§ Document section

------

Study design was approved by Bioethical Committee Board of Silesian Medical University. Informed, written consent was obtained from each patient participating in the study and if required from their parents. Twenty nine patients (23 females and 6 males) with a definite diagnosis of late onset Idiopathic Scoliosis were included in the study. Thirteen of them (44%) had positive familial history of IS. All of the patients had undergone posterior corrective surgery with segmental spinal instrumentation according to C-D method. The mean age at surgery was 16 years 8 months (range 13,7 – 24 years). Based on Lenke classification 6 curves were of type 1,6 curves of type 2,7 curves of type 3,7 curves of type 4,4 curves of type 5 and 3 of type 6 . Preoperatively the average frontal and sagittal Cobb angles measured on standard p-a and lateral radiograms were 68,8° (range 36°-114°) and 35,4° (range 12°-70°) respectively. The axial plane deformity was measured on CT scans performed at the curve apex by spinal rotation angle relative to sagittal plane RAsag and rib hump index RHi as described by Aaro and Dahlborn . The mean RAsag was 19,3° (range 2,5°-46°) and RHi 0,4 (range 0,03-0,91). During surgery bilateral facet removal was performed in the routine manner and bone specimens from inferior articular spinal processes at the curve apex concavity and convexity were harvested. In the same time bilateral samples of paravertebral muscle tissue at the apical level and 10 ml of patients peripheral blood were collected. Every sample of bone and muscular tissue as well as blood specimens were placed in separate sterile tubes, adequately identified and immediately snap frozen in liquid nitrogen and stored at -80°C until molecular analysis.
Tissues samples were homogenized with the use of Polytron® (Kinematyka AG). Total RNA was isolated from tissue samples with the use of TRIZOL® reagent (Invitrogen Life Technologies, California, USA), according to the manufacturer’s instructions. Extracts of total RNA were treated with DNAase I (Qiagen Gmbh, Hilden, Germany) and purified with the use of RNeasy Mini Spin Kolumn (Qiagen Gmbh, Hilden, Germany), in accordance with manufacturer’s protocol. The quality of RNA was estimated by electrophoresis on a 1% agarose gel stained with ethidium bromide. The RNA concentration was determined by absorbance at 260 nm using a Gene Quant II spectrophotometer (Pharmacia LKB Biochrom Ltd., Cambridge, UK). Total RNA served as a matrix for QRT PCR.

------

§ Information supplied

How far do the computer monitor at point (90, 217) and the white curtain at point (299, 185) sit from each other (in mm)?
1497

------

§ Your tasks
1. Do these statements agree with the scoliosis study text? Answer yes or no for each, quoting the text's deciding words exactly: (a) Every patient underwent posterior corrective surgery. (b) RNA concentration was measured by gel electrophoresis. (c) The samples were kept at -80°C until molecular analysis.
2. Carry the scoliosis study text forward from its last sentence.
The lines are separate material, apart from the scoliosis study text.

§ Results of the tasks
1.
(a) Yes: "All of the patients had undergone posterior corrective surgery with segmental spinal instrumentation according to C-D method."
(b) No: "The RNA concentration was determined by absorbance at 260 nm using a Gene Quant II spectrophotometer"
(c) Yes: "stored at -80°C until molecular analysis"

2.
ACTB and GAPDH mRNA quantification in osseous, muscular and blood tissue samples by Quantitative Real Time Reverse Transcription Polymerase Chain Reaction.
The quantitative analysis was carried out with the use of Sequence Detector ABI PRISM™ 7000 (Applied Biosystems, California, USA). The standard curve was appointed for standards of ACTB (TaqMan® DNA Template Reagents Kit, Applied Biosystems, Foster, CA, USA). The ACTB and GAPDH mRNA abundance in all studied tissue specimens were expressed as mRNA copy number per 1 μg of total RNA.
The QRT-PCR reaction mixture of a total volume of 25 μl contained QuantiTect SYBR- Green RT-PCR bufor containing Tris–HCl (NH4)2SO4, 5 mM MgCl2, pH 8,7, dNTP mix fluorescent dye SYBR-Green I, and passive reference dye ROX mixed with 0,5 μl QuantiTect RT mix (Omniscript reverse transcriptase, Sensiscript reverse transcriptase) (QuantiTect SYBR-Green RT-PCR kit; Qiagen) forward and reverse primers each at a final concentration of 0,5 μM mRNA and total RNA 0,25 μg per reaction. Sequence for primers: mRNA for mRNA for ACTB 5’TCACCCACACTGTGCCC ATCTACGA3’(forward primer) 5’CAGCGGAACCGCTCATTGCCAATGG3’ (reverse primer), mRNA for GAPDH 5’GAAGGTGAAGGTCGGAGTC3’(forward primer) 5’GAAGATGG TGATGGGATT 3’(reverse primer). Reverse transcription was carried out at 50°C for 30 min. After activation of the HotStar Taq DNA polymerase and deactivation of reverse transcriptases at 95°C for 15 min, subsequent PCR amplification consisted of denaturation at 94°C for 15 sec, annealing at 60°C for 30 sec and extension at 72°C for 30 sec (40 cycles). Final extension was carried out at 72°C for 10 min. QRT-PCR specificity was assessed by electrophoresis in 6% polyacrylamid gel and melting curves for aplimeres.
The results of laboratory procedures and the family anamnesis of 29 patients were used to create dataset consisting of 29 rows. The expression values were transformed to logarithmic scale. One row represented ACTB and GAPDH transcription profile in three kinds of tissue (bone, muscle, and blood) for exactly one patient.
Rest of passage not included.